• _WORK INSTRUCTIONS_
Every record is to be transcribed exactly as written.

---------- RECORDS FOR PROCESSING

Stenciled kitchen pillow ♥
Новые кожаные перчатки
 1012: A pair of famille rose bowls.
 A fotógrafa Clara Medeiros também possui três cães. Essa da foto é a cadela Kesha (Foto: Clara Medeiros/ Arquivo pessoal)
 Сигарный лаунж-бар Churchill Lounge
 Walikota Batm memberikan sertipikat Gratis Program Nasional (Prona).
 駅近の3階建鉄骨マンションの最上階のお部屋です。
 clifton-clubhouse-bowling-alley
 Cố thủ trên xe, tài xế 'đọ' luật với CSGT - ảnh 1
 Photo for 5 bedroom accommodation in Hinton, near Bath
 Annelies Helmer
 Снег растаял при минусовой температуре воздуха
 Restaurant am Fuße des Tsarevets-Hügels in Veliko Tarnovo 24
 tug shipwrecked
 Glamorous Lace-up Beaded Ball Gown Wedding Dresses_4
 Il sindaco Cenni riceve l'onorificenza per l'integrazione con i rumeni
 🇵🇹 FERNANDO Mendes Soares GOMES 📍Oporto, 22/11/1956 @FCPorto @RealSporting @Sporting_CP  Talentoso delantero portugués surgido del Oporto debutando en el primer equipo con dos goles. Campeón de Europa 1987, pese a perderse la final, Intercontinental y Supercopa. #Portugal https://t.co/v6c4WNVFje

--------------------

• _RESPONSE TO THE EXERCISE_
Stenciled kitchen pillow ♥
Новые кожаные перчатки
 1012: A pair of famille rose bowls.
 A fotógrafa Clara Medeiros também possui três cães. Essa da foto é a cadela Kesha (Foto: Clara Medeiros/ Arquivo pessoal)
 Сигарный лаунж-бар Churchill Lounge
 Walikota Batm memberikan sertipikat Gratis Program Nasional (Prona).
 駅近の3階建鉄骨マンションの最上階のお部屋です。
 clifton-clubhouse-bowling-alley
 Cố thủ trên xe, tài xế 'đọ' luật với CSGT - ảnh 1
 Photo for 5 bedroom accommodation in Hinton, near Bath
 Annelies Helmer
 Снег растаял при минусовой температуре воздуха
 Restaurant am Fuße des Tsarevets-Hügels in Veliko Tarnovo 24
 tug shipwrecked
 Glamorous Lace-up Beaded Ball Gown Wedding Dresses_4
 Il sindaco Cenni riceve l'onorificenza per l'integrazione con i rumeni
 🇵🇹 FERNANDO Mendes Soares GOMES 📍Oporto, 22/11/1956 @FCPorto @RealSporting @Sporting_CP  Talentoso delantero portugués surgido del Oporto debutando en el primer equipo con dos goles. Campeón de Europa 1987, pese a perderse la final, Intercontinental y Supercopa. #Portugal https://t.co/v6c4WNVFje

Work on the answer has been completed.